Впереди стояли три тассы, или казалось, что они стоят. В высоту они были больше, нежели в ширину, и напоминали какую- то карикатурную человеческую фигуру. Они были мыслящими существами.
Или некогда ими были. Они сохранили свой интеллект. Они воспринимали мир вокруг себя, как настоящий, так и тот, что был продуктом их воспоминаний. Они помнили.
Но у них не было ни следа самосознания, самоощущения. Способность чувствовать свое «я» они утратили. Они могли мыслить, но не были разумными, они воспринимали мир, но были безумны, подобно неправильно запрограммированным биологическим компьютерам. Их желания были всего лишь желаниями растений.
Не чувствуя ни жалости, ни сострадания, Рикард взмахнул мечом. Хрустальное лезвие, почти не испытывая сопротивления, прошло через волокнистые тела стоявших перед ним фигур. Те упали и, извиваясь, поползли прочь. Рикард и отец остались одни.
— Как мы отсюда выберемся?! — крикнул Арин. Голос его прозвучал, как белая черта, оставленная куском мела на черном, как школьная доска, небосводе.
— «Не возле, но перед», — сказал Рикард. Сразу за ужасающе близким горизонтом были еще тассы. — «Между серыми камнями и со звездами».
Они сделали шаг вперед. Окружающий пейзаж переменился так, будто они продвинулись на сотню метров, а не на один.
— Здесь нет звезд, — сказал Арин.
Здесь не было звезд. Здесь не было серых камней. Здесь было только «между».
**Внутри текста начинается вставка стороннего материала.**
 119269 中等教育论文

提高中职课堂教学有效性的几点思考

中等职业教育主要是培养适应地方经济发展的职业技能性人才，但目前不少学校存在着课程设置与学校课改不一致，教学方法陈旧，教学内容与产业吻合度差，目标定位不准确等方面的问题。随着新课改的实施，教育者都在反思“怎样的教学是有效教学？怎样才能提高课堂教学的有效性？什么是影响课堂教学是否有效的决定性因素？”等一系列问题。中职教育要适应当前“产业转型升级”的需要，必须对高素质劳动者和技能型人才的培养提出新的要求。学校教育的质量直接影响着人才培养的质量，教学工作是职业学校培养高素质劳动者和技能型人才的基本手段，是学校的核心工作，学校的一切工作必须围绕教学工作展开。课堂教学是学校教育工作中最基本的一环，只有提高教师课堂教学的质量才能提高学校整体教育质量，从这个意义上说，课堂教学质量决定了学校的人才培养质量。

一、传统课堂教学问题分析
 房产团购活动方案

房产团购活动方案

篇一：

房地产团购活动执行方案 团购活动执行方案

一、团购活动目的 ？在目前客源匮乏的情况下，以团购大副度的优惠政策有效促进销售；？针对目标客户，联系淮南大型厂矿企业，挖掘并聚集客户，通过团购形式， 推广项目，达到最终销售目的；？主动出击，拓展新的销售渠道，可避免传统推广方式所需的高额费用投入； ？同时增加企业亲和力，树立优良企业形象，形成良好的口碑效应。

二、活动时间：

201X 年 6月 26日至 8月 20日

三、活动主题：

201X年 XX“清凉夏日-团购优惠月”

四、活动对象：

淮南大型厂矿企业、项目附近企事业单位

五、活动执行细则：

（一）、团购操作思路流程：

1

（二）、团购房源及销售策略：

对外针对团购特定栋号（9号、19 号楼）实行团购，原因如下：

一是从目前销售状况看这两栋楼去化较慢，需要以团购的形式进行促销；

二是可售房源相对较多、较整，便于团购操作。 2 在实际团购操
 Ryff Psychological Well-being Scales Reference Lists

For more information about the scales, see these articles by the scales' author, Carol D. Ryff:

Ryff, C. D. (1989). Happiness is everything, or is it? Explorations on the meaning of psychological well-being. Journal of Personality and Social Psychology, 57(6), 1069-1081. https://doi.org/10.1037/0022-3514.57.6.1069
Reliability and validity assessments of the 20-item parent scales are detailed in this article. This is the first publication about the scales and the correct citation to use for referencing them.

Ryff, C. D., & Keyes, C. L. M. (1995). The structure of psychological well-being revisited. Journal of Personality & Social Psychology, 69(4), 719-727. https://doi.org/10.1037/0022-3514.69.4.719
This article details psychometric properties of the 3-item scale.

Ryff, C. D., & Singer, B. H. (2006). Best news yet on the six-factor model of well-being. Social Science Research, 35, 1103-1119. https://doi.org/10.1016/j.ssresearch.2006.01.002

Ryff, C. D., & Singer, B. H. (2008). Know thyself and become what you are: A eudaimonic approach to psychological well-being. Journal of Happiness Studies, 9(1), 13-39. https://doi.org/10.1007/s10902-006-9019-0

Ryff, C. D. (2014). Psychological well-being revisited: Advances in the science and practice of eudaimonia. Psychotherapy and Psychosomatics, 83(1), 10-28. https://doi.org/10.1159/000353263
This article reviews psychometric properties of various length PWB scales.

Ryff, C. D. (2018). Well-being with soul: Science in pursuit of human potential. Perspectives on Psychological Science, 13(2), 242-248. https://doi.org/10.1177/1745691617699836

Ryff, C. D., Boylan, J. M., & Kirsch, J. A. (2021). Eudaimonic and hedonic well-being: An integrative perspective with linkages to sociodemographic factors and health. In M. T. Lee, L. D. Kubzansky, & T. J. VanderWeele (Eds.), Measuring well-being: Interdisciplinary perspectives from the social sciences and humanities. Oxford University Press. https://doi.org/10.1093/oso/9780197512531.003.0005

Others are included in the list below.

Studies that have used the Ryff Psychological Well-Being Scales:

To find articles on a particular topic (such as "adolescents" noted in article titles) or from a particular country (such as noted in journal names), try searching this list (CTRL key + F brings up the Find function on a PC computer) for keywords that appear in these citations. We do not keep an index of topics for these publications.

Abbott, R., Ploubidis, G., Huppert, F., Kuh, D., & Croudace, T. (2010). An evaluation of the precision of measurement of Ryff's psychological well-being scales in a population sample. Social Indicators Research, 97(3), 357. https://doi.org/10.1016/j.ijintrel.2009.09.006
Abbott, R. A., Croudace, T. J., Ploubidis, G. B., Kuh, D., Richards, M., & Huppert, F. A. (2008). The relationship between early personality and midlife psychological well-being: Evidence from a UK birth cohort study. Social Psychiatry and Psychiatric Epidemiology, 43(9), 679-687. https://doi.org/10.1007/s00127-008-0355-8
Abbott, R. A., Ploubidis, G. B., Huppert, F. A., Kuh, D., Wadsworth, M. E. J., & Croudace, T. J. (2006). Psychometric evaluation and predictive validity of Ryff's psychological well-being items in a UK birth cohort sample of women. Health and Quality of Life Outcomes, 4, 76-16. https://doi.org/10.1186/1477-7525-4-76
— Мы навсегда останемся в этой ловушке! — вновь раздался крик Арина.
От ближайшей кучи мелких камней донесся шлепок. Слева, возле горизонта, было видно довольно близкое шевеление плотной массы белесых усиков.
Рикард взглянул на отца. Психическое воздействие, под влиянием которого они находились, пыталось заставить его видеть отца так, как его «видели» бы тассы: нечто бесцветное, плотное, скорее осязаемое, нежели видимое. Но у Рикарда все еще были глаза, и, хотя лицо, которое было перед ним, иссохло, это было лицо его отца.
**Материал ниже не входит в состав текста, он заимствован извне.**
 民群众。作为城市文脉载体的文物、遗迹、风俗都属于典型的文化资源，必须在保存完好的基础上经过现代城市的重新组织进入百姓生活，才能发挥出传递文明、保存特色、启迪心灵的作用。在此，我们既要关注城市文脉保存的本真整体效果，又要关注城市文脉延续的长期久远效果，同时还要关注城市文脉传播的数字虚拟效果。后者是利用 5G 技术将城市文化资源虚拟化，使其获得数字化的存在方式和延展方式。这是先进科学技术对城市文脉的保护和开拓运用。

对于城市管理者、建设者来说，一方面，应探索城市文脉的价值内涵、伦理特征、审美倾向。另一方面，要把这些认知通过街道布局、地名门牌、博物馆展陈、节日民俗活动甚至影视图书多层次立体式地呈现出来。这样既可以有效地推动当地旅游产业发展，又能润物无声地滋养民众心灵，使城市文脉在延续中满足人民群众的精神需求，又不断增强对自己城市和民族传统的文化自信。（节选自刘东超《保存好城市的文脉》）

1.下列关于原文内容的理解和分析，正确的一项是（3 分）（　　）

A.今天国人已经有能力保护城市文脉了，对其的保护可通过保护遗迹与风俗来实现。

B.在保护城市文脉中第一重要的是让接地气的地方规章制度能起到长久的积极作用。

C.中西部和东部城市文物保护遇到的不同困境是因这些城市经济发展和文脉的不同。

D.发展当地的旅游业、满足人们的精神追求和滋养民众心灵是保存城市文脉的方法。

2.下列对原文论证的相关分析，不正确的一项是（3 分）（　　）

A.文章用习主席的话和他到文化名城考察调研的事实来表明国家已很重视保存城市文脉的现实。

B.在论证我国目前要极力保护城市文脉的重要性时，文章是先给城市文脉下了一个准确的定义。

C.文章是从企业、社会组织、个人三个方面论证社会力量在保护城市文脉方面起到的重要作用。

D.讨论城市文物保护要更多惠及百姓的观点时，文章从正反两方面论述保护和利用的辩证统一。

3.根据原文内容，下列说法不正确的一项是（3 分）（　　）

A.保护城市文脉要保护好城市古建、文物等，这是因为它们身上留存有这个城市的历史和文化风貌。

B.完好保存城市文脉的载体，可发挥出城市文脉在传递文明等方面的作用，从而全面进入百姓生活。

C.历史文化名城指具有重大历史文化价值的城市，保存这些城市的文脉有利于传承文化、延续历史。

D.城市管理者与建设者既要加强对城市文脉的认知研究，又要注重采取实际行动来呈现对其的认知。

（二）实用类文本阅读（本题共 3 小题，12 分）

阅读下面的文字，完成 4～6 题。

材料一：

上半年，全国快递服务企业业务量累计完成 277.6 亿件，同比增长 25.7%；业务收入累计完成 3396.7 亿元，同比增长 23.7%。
Оно было серым. Рикард взглянул на свои руки. Они были серыми. Из ближайшей кучи камней осторожно высунулся пытавшийся что-то нащупать липкий усик.
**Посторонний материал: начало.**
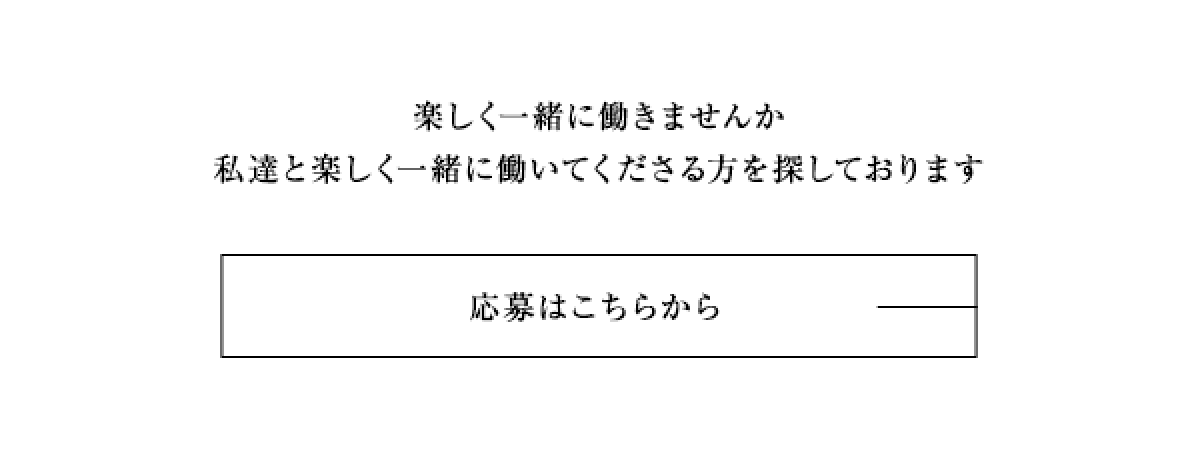 楽しく一緒に働きませんか
私達と楽しく一緒に働いてくださる方を探しております

応募はこちらから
— Диализайт, — сказал Рикард. Нащупав в мешке, который держал отец, один из камней, он вытащил его наружу. Камень был серый, тусклый, мертвый, безжизненный. Но вокруг, среди мрачного ландшафта мира тасс, замерцали проблески света. Он вытащил еще один камень и развел руки в стороны.
Мир тасс затрепетал. Рикард находился между серых камней. «Не рядом с них» — как сказал белспаэр, но «перед», впереди. Рикард все еще не понимал, что это означает.
— Положи руку мне на плечо, — сказал он отцу, — и держись сзади как можно плотней. Но где же звезды?
Камни в его руках потеплели. Он чувствовал, как, чуть пульсируя, его наполняет чувство спокойствия и уверенности в себе. Чтобы эффект воздействия камней был полным, на них необходимо смотреть. Но в таком случае он не оказался бы между ними. И кроме того, в этом зале кристаллы диализайта были серыми и непрозрачными. Но где же звезды?
Они были в нем самом: «помни о звездах ума» — вспомни о звездах — звезды были в его памяти.
Рикард сосредоточился, чтобы представить себе звезды, увидеть их так, как видел бесчисленное число раз в местах, где их не затмевали огни городов. Яркие белые точки в черном бархатном небе. Вокруг него беззвучно и страшно закричали тассы. Спотыкаясь на каждом шагу, он пошел вперед. Сзади, обхватив его обеими руками, к нему прижимался отец. Мир тасс съеживался, стремительно уменьшался, как тающий на солнце кусок льда. Еще один шаг — и они были в коридоре с другой стороны машинного зала.
— Осторожнее! — крикнул Арин.
Обернувшись, Рикард увидел несколько тянувшихся к нему тасс. Выронив один из камней, он несколько раз взмахнул осколком хрусталя и, содрогнувшись, отпрянул, ощутив испытываемые ими боль и ненависть. Они боялись его в той же степени, что и он — их. Толкнув отца вперед, вдоль коридора, Рикард прикрывал отступление, орудуя мечом до тех пор, пока тассы не прекратили преследование.
Отец хохотал во все горло.
— Мы сделали это! — воскликнул он, когда немного успокоился. — Боже мой, Рикки, знаешь ли ты, сколько я здесь пробыл?